*Aim*
Reproduce the watch-back tool thread, beginning at the words "## Sub_Umbra (Jun" and stopping after "source as always...", with "don't want" swapped out for "don't need".

*Document section*

# Watch question - where to get watch-back removal tool?



## KDOG3 (Jun 3, 2006)

Would like to change out the battery in a Seiko that my wife got me for Christmas 2 years ago. How do I get the back off? Or is it cheaper to take it somewhere and have it done?


----------



## Jumpmaster (Jun 3, 2006)

Sell it and buy an automatic. 

Just kidding...they sell them on ebay pretty cheaply. Will pay for itself after a couple of battery changes. Just do a search for "watch back tool battery" (no quotes) and it should pull up quite a few. The one I was going to get was the adjustable spanner wrench type...and then I bought an automatic. 

JM-99


----------



## Sub_Umbra (Jun 3, 2006)

http://www.ofrei.com/page215.html

If they don't have it, you don't want it.


----------



## cy (Jun 3, 2006)

otto frei is an source as always...

poor man's watch forum is an excellent source of how to's including sources for tools and parts.

*Dataset extract*
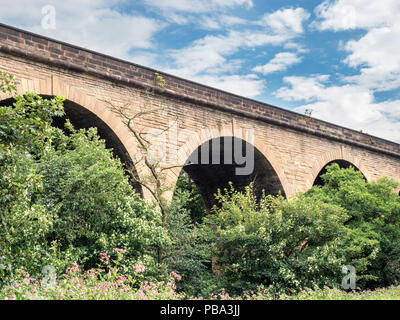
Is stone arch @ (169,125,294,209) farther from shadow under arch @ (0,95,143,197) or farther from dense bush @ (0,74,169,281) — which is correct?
dense bush @ (0,74,169,281)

*Task result*
## Sub_Umbra (Jun 3, 2006)

http://www.ofrei.com/page215.html

If they don't have it, you don't need it.


----------



## cy (Jun 3, 2006)

otto frei is an source as always...